▶ [Extract]

These consolidated financial statements of Ticketmaster Entertainment discussed in this Management’s Discussion and Analysis of Financial Condition and Results of Operations present our results of operations, financial position, redeemable preferred stock and equity, comprehensive income, and cash flows, on a combined basis through the spin-off on August 20, 2008, and on a consolidated basis thereafter. Our pre spin-off financial statements were prepared on a combined basis rather than a consolidated basis because they excluded Ticketmaster Entertainment’s former Reserve America subsidiary and its investment in Active.com, which were transferred to IAC, and included the investment in Front Line that was not owned prior to the spin-off by legal entities that comprise Ticketmaster Entertainment businesses.

 

The Company’s investment in Front Line was consolidated beginning October 29, 2008, when the Company increased its ownership interest from 39.4% to 82.3%. Prior to October 29, 2008, the investment in Front Line was accounted for using the equity method of accounting. The ownership of Reserve America and the investment in Active.com were retained by IAC after the spin-off. These consolidated financial statements present IAC’s and its subsidiaries net investment in Ticketmaster Entertainment businesses as invested capital in lieu of equity.

▶ [Set problem A] Name every item that the financial statements in the Ticketmaster extract are said to present.
▶ [Set problem B] Write out the Ticketmaster extract starting with "The Company’s investment" and going on through "lieu of equity.", switching "Front Line" to "the affiliate".
The lines after this point come from a different source.

▶ [Supplied material]

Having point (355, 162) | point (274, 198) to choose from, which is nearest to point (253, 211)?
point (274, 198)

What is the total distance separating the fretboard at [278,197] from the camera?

▶ [Correct output A]
- Results of operations
- Financial position
- Redeemable preferred stock and equity
- Comprehensive income
- Cash flows

▶ [Correct output B]
The Company’s investment in the affiliate was consolidated beginning October 29, 2008, when the Company increased its ownership interest from 39.4% to 82.3%. Prior to October 29, 2008, the investment in the affiliate was accounted for using the equity method of accounting. The ownership of Reserve America and the investment in Active.com were retained by IAC after the spin-off. These consolidated financial statements present IAC’s and its subsidiaries net investment in Ticketmaster Entertainment businesses as invested capital in lieu of equity.